I was shocked to hear from her OT when she was initially in hospital that there would be virtually no support for us when she came home. Due to my mum been so unwell at home , we had to make the extremely difficult decision for her to go back to hospital to enable them to find her a suitable rehabilitation hospital . That was the turning point for us .. my mum spent 8 months in a neuropsychiatric hospital which was just the best care and made such a huge difference to her recovery . They arranged any support for us we may need when she finally did come home , but luckily she had recovered well by this point and just needed our love and patience .
I do hope you can get some support . Sometimes I think being pushy is the only way of getting somewhere these days . Do contact the encephalitis international if you need support / advice because they have been a great support to me when I needed it most .
It can feel like a really scary , lonely time for everybody involved . Nobody else seems to understand and you worry constantly. Just know that the recovery can be extremely slow and painful for a while . I never imagined that my mum would recover again for many months . There is a turning point so please keep the faith .
I'm sorry about your daughter.
I'm the mother of an 8 year old boy who was hospitalized with AE about 2.5 years ago. We also received surprisingly little support after leaving the hospital--it seems, in general, once the active inflammation is under control, patients and their families are left to deal with the fall-out of encephalitis (namely, acquired brain injury) on their own. Rehab was uncharted territory. I learned a great deal from taking part in monthly Zoom calls for parents of children with encephalitis, put on by Encephalitis International (they are actually based in the U.K.), but mostly we learned through trial and error, over time. Some things I know now I wish I knew at the beginning of our journey:
1.) As others have said, the recovery process is often extremely slow.

_Data extract_:
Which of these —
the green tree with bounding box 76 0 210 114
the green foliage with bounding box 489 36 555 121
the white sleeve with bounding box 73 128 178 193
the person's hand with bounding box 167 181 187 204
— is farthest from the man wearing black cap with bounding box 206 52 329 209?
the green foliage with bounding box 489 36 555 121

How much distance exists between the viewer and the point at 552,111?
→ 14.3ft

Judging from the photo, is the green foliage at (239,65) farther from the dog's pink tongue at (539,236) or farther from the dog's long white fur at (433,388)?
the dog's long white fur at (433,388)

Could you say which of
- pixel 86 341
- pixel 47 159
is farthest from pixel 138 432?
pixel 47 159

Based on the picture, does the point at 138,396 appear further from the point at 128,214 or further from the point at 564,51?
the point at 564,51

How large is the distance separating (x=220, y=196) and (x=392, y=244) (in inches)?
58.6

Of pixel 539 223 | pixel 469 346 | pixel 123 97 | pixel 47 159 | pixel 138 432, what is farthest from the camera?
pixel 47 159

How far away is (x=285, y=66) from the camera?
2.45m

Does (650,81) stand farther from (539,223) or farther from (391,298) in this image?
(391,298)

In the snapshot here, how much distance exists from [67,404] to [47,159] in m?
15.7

==

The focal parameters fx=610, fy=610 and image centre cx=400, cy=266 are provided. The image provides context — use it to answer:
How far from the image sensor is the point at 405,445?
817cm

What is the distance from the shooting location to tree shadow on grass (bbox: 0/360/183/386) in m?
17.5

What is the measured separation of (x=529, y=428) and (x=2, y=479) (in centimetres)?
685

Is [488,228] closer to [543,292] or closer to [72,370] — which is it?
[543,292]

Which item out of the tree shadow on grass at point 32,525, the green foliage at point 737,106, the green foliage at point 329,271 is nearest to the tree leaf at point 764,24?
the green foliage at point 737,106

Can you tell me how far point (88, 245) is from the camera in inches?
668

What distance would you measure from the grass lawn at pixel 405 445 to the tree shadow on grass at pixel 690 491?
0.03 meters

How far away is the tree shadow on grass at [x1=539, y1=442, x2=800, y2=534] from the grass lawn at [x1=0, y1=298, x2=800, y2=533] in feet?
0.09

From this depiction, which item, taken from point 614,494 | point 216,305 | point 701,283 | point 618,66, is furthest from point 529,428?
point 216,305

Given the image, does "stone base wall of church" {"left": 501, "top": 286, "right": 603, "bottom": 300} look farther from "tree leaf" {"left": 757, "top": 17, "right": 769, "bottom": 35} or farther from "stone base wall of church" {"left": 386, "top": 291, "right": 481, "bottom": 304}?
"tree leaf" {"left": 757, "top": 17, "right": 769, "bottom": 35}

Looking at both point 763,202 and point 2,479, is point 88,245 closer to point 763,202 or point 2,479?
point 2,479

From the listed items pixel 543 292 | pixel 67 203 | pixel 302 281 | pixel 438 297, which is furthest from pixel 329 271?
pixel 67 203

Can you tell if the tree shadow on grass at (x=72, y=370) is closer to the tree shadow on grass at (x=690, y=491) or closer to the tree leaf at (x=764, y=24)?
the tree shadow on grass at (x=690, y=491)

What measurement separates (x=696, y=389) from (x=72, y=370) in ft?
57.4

_To do_: In the posts about recovering from encephalitis, how long did the writer's mum spend in a neuropsychiatric hospital?

_Answer to this exercise_: 8 months.